A few weeks ago I watched an episode of the Suze Orman show and a caller had a cash value life insurance.
I've previously talked about several examples of how cash value insurance turned out to be poor investments:
One example, another example, another, another, and another. You can add this example to the list primarily due to the steep surrender fees.
The Cash Value Insurance Details
They had two policies for $1 Million of death benefit. Policy #1 they had for 9 years with a $500 monthly premium and Policy #2 was 6 years old with a $650 premium.

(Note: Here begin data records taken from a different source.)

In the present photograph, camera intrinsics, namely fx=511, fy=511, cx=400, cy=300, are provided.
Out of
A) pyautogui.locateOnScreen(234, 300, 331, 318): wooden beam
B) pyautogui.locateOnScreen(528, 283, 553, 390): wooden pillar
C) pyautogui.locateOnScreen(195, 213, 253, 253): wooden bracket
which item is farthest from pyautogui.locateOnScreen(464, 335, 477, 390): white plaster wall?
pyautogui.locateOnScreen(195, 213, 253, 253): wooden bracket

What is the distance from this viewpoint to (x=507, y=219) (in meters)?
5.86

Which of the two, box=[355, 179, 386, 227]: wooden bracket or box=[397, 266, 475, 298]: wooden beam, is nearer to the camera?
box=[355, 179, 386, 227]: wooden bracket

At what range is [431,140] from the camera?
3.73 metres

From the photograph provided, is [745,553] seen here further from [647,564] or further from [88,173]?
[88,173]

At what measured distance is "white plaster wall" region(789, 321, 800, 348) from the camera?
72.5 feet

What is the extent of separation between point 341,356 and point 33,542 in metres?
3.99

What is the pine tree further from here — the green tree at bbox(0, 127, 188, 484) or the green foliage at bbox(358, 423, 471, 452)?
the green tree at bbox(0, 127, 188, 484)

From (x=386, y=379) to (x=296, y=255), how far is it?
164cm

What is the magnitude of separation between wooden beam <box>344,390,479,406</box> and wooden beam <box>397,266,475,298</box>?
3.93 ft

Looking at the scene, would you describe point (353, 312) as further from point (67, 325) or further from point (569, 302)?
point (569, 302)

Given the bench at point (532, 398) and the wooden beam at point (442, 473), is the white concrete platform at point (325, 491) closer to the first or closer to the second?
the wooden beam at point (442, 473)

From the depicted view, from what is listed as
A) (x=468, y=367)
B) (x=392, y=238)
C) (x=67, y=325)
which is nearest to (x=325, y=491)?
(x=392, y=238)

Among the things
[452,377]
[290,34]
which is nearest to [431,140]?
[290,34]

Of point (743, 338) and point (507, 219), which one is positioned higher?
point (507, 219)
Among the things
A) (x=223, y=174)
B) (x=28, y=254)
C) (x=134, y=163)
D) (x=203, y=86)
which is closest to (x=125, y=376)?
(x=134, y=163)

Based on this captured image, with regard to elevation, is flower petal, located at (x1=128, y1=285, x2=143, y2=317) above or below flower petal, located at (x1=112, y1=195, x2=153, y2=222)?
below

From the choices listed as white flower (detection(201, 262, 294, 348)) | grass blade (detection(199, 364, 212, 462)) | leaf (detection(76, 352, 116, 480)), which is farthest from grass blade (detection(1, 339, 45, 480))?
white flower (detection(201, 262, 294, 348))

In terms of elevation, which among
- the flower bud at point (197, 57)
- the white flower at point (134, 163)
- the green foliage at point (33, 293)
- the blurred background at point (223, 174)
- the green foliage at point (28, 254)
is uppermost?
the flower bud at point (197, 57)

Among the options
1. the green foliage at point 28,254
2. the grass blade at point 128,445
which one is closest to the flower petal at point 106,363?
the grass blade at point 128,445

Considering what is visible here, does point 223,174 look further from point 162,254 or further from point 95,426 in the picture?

They had a cash value of around $40,000. They had also previously cashed out $40,000. If they want to cash the policies out now they'd have to pay surrender fees for $18,000. Their policy's surrender fees last for 16 years.
Premiums spent :
policy 1 : 9 years x $500 x 12 months = $54,000
policy 2 : 6 years x $650 x 12 months = $46,800
total = $100,800
Current value :
cash value = $40,000 + previous withdrawal = $40,000 - surrender fee = $18,000 = $64,000
So they're currently in the red for $36,800.
Compared to Term
Lets take a look at term policies to compare. QuickQuote.com gives quick quotes on term life insurance. Lets say I'm a 35 year old male who doesn't smoke in good health in California. (just arbitrary chosen)
A 30 year term policy for $1 M in coverage would cost about $1000 a year. A 25 year policy would start under $900.
If I got two 30 year term policies one for 9 years at $1M and another for 6 years at $1M then I could get both at a total cost of $15,000 (9 yr x $1k + 6 yr x $1k = $15k).
Total cost of equivalent term insurance = $15,000
Cash policy cost $36,800 vs Term policy cost $15,000. They would have saved $21,800 with the term policy.
Why That Surrender Fee Really Hurts
Notice first that the surrender fee is going to last them another 16 years. Thats a looooong time. This acts to lock them into the cash value insurance for a long time with heavy fees.
The $18,000 they would have to pay in the surrender fee is about half the money they'd be in the red. If the surrender fee didn't exist then they'd be looking at currently $18,800 in the red. Thats only $3,800 more than the term policies. Plus they pulled $40,000 out of the policy in the past which hampered the cash values ability to grow. If the surrender fee didn't exist then these cash value policies wouldn't be such a bad deal really.
The surrender fee locks them in to the policies for a long time and really undercuts their actual cash value.